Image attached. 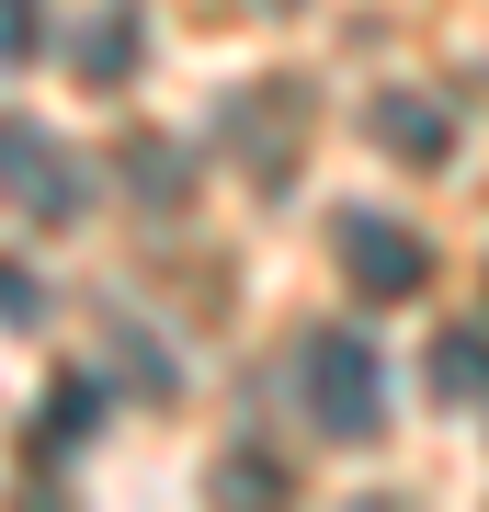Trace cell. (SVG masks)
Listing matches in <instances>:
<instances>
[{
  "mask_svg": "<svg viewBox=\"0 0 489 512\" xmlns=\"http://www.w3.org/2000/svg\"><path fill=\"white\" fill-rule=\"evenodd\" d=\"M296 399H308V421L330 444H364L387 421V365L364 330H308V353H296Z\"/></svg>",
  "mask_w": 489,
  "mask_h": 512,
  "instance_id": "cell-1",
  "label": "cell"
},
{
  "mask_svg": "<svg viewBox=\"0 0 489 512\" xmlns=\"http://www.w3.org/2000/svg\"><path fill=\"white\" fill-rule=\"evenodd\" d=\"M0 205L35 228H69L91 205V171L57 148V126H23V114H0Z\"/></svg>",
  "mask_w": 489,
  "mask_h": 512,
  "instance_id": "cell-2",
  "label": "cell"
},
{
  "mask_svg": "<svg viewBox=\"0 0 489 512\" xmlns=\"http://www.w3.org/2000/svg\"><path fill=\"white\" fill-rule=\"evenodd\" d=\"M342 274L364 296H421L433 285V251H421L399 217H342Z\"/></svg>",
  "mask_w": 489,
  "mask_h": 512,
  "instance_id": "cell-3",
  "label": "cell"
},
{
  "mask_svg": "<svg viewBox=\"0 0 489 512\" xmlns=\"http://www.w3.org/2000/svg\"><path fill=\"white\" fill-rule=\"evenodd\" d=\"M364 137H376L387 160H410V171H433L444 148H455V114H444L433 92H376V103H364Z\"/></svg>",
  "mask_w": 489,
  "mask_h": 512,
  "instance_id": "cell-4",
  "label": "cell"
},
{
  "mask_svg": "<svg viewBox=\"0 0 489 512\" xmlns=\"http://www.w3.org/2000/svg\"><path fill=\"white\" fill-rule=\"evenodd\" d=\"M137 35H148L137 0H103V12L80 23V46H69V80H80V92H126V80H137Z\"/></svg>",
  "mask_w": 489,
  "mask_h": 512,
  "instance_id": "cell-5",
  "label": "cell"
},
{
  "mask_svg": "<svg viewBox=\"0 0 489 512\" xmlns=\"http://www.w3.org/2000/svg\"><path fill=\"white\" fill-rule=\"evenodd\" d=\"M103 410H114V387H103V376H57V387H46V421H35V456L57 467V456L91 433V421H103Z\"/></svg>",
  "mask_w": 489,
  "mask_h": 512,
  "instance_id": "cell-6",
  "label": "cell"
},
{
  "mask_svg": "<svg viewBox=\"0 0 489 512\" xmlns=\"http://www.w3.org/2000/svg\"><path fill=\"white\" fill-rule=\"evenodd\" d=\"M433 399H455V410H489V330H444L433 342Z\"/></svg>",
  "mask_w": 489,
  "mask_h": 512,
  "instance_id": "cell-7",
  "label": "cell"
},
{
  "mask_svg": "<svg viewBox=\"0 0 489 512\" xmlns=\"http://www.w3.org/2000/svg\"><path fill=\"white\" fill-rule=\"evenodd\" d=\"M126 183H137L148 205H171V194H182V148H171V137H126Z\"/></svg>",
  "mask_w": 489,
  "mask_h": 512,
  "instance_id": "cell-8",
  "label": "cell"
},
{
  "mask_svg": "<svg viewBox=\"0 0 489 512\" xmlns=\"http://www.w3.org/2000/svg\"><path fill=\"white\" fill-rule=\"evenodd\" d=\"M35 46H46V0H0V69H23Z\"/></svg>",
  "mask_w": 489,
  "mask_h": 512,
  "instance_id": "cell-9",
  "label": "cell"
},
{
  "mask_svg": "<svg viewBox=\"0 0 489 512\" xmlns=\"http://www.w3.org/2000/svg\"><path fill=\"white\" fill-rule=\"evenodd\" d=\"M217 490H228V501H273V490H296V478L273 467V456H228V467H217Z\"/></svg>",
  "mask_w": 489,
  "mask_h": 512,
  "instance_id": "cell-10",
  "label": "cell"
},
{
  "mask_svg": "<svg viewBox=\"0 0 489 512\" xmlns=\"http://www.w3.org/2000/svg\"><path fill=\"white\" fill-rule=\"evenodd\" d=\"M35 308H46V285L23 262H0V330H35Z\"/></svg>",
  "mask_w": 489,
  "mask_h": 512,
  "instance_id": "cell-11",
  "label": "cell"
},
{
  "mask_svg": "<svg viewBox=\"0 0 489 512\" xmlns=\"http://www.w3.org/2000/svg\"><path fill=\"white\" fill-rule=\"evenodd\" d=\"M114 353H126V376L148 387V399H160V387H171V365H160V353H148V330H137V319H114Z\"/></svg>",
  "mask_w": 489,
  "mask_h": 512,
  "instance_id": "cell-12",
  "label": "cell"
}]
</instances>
******
● Problem
Copy out each line above that contains the string "instances".

● Final answer
Listing matches in <instances>:
<instances>
</instances>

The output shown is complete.